“What saw the light, in the end, was the result of the findings that I discarded”, said Pablo Picasso about his creative process. The Picasso Museum will kick off the year by diving into five works from his Blue Period that hide another beneath, in a seminar on restoration and preventive preservation titled “The Blue Period: new interpretations by means of technical studies.” “The blue period may not be so blue”, said Bernardo Laniado-Romero, Museum Director, on the nuances that discoveries made in recent years bring to the uniformity of Picasso’s Blue Period.
During the early years of the 20th century, between Barcelona and Paris, Picasso was short of money. He often began a painting, then abandoned it –or couldn’t sell it– and began another by painting over it. This has meant that recent years have produced some juicy discoveries. What the technicians of the Picasso Museum found beneath the painting “Terrats de Barcelona” (”Barcelona Rooftops”) was made public in the temporary exhibition Journey Through the Blue: ‘Life’–they found a pair related with this masterpiece of the Blue Period, shown at the Cleveland Art Museum.

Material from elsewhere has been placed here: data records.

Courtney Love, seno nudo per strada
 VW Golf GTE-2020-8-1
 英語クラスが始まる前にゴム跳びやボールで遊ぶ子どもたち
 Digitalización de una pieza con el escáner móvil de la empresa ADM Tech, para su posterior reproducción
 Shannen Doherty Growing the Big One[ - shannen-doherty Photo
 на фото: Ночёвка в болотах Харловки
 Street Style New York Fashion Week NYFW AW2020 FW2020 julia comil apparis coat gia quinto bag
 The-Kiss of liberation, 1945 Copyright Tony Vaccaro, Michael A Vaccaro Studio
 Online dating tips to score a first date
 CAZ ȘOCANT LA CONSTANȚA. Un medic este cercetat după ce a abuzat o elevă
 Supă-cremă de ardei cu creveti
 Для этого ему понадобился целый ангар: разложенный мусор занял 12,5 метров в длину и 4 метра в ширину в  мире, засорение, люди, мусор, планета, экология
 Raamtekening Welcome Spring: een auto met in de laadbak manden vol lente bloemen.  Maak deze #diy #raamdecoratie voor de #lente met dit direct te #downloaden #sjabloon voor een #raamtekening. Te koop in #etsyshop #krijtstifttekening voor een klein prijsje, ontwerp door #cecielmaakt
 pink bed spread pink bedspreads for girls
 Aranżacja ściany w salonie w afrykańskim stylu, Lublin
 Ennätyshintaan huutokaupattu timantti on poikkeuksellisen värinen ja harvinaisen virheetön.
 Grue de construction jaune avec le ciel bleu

Besides Reyes Jimenez, head of the department of preventive conservation and restoration of the Picasso Museum, four restoration experts from North American museums will participate in the 30 January seminar. Ann Hoenigswald, from the National Gallery in Washington DC, will talk about the investigation, which is probably the most exciting aspect of the seminar. Before painting “La tragèdia” (The Tragedy) (1903), Picasso used the same board on three occasions: in 1899 he made sketches on it, in 1901 he painted a bullfight with vibrant colors –an arch of the bullring is visible–, and finally, a scene similar to a drawing of the same epoch, also with a bullfighting theme, titled “El arrastre” (“The Dragging”).
The discovery by the Guggenheim in New York that Julie Barten will speak about happened in two stages. In 1989 it was discovered that beneath “Woman Ironing” there was a portrait of a man. The recent cleaning of the painting not only allowed rosy tones to appear in a painting that was grayish until then, but also made it possible to see more clearly the figure of a man with a mustache and a red kerchief at his neck that is apparently standing before a painter’s easel. After the restoration process, the experts no longer regard “Woman Ironing” as a work fully of the Blue Period, but rather a transitional piece to his Rose Period.
“The blue room”, property of the Phillips Collection in Washington, where preservation expert Patricia Favero is from, hides another anonymous character, in this case a bearded man wearing a jacket and bow tie, with his head resting on his right hand. The results of the analysis concluded that the tones of this man are similar to the painting that he hid. The goal of these studies is to analyze in depth Picasso’s materials and working methods, so as to understand the works to the last detail and thus contribute to their long-term preservation.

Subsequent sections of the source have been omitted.